Un geste, surtout, qui a fait basculer définitivement la rencontre. Excellent en défense (avec dix plaquages réussis et aucun raté), il a même failli offrir un autre essai, à Damian Penaud cette fois, d’une passe au pied délicieuse. En clair, dans les instants qui comptent, il a toutefois répondu présent. Et, pour revenir à cette fameuse action de fin de première mi-temps, il ne faut pas oublier que l’essai est venu d’une décision pour le moins audacieuse d’Antoine Dupont, soutenu par les autres leaders de jeu. Alors que les arrêts de jeu débutaient, que le score était ultra-serré et que son équipe bénéficiait d’une pénalité en bonne position, le capitaine a préféré ne pas prendre les points. "Ce n’était pas une stratégie préétablie mais un ressenti des joueurs sur le terrain à ce moment du match, commentait-il. On a pris nos responsabilités."

Un pari payant pour Dupont, qui prouve combien il est entré dans ce costume de patron qui lui sied à ravir, en l’absence de Charles Ollivon. Au-delà, et malgré une performance moins aboutie qu’en novembre, Dupont a montré qu’il avait des qualités uniques deux minutes avant de céder sa place.

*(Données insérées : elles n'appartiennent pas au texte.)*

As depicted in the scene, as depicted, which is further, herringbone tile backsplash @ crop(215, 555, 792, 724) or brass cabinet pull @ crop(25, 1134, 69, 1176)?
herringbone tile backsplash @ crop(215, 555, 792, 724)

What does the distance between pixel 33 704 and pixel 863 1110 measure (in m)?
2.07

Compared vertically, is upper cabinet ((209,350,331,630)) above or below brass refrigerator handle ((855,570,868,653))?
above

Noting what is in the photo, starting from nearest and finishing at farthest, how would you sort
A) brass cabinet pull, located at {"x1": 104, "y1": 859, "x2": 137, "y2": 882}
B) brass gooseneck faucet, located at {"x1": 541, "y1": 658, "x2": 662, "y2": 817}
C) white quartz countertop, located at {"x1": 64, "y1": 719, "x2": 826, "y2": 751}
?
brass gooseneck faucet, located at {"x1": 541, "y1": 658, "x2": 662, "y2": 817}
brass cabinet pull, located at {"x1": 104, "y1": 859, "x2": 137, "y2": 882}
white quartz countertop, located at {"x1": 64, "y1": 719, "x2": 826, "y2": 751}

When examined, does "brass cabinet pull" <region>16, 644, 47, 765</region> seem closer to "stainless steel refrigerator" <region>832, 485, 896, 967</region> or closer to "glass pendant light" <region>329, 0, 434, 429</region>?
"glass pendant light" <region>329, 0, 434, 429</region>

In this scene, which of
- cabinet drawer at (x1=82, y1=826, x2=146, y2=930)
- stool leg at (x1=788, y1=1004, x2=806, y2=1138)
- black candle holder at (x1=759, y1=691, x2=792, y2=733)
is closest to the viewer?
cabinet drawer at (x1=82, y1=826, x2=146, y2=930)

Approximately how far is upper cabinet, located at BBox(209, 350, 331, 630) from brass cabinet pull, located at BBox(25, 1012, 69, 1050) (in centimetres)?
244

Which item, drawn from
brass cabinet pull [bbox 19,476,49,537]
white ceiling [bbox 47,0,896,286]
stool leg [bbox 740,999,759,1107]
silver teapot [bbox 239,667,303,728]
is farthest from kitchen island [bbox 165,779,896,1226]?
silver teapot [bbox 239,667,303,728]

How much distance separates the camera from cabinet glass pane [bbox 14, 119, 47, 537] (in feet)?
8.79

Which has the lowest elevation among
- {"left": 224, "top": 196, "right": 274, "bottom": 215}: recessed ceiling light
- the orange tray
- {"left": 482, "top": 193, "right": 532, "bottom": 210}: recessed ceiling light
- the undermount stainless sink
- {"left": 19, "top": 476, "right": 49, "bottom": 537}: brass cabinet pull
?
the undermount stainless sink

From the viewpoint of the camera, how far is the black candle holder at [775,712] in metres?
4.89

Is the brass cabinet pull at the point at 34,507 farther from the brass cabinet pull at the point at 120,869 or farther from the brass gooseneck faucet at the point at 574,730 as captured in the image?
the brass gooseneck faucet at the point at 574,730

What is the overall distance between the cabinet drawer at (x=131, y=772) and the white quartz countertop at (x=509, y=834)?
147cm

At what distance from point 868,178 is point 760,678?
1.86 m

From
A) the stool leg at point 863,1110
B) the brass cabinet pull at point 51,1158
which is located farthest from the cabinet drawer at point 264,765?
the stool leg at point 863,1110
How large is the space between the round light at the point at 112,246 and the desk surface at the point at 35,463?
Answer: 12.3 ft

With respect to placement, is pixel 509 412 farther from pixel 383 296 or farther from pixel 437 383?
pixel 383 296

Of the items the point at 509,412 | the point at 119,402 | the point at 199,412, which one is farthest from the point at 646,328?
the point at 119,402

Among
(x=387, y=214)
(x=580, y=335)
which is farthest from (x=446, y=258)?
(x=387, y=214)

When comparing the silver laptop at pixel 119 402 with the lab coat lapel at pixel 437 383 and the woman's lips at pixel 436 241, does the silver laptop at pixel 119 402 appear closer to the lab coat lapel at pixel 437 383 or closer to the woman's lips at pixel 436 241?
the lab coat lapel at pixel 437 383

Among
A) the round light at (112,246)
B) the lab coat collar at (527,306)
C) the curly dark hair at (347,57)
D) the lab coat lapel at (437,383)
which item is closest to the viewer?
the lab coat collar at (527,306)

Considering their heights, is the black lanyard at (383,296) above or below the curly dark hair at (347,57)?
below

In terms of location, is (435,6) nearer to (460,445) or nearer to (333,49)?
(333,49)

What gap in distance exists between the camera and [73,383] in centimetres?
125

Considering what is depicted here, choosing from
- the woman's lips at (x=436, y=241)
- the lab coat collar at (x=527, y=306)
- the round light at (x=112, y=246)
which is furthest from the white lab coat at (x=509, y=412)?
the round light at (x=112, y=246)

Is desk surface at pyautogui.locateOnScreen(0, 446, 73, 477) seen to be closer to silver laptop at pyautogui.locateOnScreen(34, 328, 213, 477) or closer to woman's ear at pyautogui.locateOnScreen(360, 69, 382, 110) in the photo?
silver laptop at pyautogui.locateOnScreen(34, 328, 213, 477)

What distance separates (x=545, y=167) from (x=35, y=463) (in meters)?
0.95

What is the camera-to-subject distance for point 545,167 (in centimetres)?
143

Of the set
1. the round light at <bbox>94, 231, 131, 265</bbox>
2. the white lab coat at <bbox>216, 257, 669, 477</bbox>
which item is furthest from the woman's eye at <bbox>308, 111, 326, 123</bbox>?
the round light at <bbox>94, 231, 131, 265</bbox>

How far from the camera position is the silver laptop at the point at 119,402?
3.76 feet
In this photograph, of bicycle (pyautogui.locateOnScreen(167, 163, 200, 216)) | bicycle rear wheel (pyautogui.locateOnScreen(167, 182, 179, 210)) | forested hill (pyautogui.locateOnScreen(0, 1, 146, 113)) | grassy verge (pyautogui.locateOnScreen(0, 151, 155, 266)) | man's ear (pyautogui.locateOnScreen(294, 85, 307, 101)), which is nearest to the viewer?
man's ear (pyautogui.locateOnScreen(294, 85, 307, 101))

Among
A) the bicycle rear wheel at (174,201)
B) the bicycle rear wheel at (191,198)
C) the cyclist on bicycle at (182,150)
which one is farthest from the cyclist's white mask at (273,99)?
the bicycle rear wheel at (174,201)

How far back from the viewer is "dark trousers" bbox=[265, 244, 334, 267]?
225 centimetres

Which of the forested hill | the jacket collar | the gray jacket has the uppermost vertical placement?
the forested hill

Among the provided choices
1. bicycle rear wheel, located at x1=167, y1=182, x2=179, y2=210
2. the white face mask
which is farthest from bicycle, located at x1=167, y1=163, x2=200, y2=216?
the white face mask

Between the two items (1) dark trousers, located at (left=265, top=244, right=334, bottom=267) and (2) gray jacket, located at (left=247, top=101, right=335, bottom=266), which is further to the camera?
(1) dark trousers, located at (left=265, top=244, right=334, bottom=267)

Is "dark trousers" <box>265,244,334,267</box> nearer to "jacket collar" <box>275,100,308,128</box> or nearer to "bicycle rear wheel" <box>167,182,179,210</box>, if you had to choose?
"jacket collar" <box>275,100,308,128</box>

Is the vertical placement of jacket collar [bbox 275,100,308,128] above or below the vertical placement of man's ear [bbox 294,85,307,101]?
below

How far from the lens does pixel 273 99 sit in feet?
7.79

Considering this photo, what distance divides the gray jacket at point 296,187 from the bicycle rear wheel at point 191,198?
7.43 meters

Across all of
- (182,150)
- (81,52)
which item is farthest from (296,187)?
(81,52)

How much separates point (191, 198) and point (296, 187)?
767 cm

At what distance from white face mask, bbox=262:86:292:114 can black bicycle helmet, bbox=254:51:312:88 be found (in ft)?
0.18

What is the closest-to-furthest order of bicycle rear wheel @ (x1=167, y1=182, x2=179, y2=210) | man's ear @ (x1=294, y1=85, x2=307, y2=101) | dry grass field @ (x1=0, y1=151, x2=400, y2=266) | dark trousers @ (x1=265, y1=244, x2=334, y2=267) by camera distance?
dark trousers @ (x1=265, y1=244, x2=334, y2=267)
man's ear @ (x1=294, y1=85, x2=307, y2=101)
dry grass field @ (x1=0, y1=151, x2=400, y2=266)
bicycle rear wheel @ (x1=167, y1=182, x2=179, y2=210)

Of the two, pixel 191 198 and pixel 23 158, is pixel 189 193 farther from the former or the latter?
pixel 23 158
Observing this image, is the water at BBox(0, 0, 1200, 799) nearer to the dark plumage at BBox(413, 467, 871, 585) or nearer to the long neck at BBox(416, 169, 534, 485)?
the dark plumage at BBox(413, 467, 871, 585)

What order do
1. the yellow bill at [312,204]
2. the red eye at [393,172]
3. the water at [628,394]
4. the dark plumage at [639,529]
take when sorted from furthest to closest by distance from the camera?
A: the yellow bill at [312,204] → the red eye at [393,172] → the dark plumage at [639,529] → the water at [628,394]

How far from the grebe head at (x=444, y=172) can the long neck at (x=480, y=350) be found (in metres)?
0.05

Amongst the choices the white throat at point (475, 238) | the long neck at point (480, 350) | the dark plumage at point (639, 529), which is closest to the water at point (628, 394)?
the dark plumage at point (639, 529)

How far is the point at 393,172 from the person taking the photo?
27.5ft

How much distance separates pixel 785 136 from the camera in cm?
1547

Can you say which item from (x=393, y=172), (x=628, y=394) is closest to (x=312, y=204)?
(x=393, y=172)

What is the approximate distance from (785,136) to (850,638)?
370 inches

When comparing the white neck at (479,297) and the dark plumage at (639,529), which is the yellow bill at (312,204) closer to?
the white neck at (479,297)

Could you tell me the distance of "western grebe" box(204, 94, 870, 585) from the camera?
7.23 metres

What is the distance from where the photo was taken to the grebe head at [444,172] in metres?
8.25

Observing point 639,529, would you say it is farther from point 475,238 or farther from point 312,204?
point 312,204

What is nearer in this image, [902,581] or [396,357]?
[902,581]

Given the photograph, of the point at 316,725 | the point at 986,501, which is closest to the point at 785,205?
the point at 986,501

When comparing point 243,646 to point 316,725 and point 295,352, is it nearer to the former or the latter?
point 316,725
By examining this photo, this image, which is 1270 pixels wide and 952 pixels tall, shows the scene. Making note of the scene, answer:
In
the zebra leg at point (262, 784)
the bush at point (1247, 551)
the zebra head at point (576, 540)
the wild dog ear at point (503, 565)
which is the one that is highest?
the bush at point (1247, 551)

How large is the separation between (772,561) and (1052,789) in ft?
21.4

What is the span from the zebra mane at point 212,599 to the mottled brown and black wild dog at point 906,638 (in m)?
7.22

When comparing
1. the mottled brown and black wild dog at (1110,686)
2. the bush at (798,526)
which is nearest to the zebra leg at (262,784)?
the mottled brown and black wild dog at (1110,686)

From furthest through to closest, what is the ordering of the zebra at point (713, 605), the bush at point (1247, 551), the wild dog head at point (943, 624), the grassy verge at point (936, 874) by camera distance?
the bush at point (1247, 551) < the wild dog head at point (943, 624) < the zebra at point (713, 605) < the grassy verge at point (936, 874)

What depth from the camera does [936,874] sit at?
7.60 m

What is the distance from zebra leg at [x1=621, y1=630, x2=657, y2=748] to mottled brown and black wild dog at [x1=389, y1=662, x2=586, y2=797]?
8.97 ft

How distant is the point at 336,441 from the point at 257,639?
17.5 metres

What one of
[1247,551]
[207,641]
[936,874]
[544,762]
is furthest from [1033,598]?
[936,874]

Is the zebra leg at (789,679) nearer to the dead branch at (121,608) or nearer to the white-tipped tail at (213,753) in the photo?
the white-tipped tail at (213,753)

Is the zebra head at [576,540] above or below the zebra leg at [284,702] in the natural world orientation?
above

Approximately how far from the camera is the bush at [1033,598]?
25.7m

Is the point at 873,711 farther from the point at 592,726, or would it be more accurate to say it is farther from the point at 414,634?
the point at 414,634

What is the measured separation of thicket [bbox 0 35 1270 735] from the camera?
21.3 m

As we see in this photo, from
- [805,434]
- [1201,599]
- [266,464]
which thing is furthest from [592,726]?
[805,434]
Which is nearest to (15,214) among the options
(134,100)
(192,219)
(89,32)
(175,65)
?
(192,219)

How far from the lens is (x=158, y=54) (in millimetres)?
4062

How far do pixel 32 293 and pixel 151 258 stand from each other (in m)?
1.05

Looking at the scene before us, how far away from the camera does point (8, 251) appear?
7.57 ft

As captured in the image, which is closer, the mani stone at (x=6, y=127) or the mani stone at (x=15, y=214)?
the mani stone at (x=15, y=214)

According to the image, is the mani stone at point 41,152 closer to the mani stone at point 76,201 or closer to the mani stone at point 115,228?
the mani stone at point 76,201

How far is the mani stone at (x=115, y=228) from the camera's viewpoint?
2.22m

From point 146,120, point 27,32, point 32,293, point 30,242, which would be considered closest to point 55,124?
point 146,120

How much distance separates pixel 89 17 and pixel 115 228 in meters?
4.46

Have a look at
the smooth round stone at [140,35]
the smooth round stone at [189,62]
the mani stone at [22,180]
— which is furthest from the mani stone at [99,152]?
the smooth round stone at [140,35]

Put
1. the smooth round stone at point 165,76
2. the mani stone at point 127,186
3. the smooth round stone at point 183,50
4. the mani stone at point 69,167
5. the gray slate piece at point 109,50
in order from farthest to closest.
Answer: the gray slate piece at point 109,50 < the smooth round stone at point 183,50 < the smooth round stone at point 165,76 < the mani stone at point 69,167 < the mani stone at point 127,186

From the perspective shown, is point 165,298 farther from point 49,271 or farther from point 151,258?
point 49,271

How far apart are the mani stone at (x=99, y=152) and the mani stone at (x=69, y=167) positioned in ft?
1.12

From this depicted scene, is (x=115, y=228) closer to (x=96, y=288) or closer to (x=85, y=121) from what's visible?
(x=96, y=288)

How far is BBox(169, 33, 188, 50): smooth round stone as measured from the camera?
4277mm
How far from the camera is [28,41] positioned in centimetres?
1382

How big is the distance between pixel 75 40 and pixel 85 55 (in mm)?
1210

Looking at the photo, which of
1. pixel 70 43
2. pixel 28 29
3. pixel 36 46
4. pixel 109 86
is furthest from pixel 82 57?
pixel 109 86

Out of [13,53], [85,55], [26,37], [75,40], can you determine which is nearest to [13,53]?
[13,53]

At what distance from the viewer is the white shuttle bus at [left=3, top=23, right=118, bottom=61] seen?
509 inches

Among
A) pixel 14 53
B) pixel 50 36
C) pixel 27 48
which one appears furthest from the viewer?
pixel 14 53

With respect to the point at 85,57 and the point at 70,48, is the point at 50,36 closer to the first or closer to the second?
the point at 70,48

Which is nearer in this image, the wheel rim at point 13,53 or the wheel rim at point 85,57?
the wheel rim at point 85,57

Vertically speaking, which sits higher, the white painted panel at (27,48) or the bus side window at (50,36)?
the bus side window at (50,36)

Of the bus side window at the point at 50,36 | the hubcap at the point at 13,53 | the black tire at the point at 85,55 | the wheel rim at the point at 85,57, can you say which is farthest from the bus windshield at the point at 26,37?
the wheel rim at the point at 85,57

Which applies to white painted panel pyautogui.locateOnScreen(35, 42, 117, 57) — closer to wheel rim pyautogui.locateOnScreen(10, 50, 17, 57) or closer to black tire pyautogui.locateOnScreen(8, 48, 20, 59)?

À la 68e minute, il était au soutien de Damian Penaud pour amener de la continuité au large avant de fixer et envoyer l’ailier clermontois inscrire l’essai du bonus offensif. Une séquence évidemment rassurante sur l’état de forme de Dupont, capable d’une telle course après l’heure de jeu. "J’ai pu retrouver un peu de rythme et des sensations, se félicitait-il ainsi après la rencontre. Je n’ai pas d’inquiétude pour la suite." Les observateurs des Bleus non plus.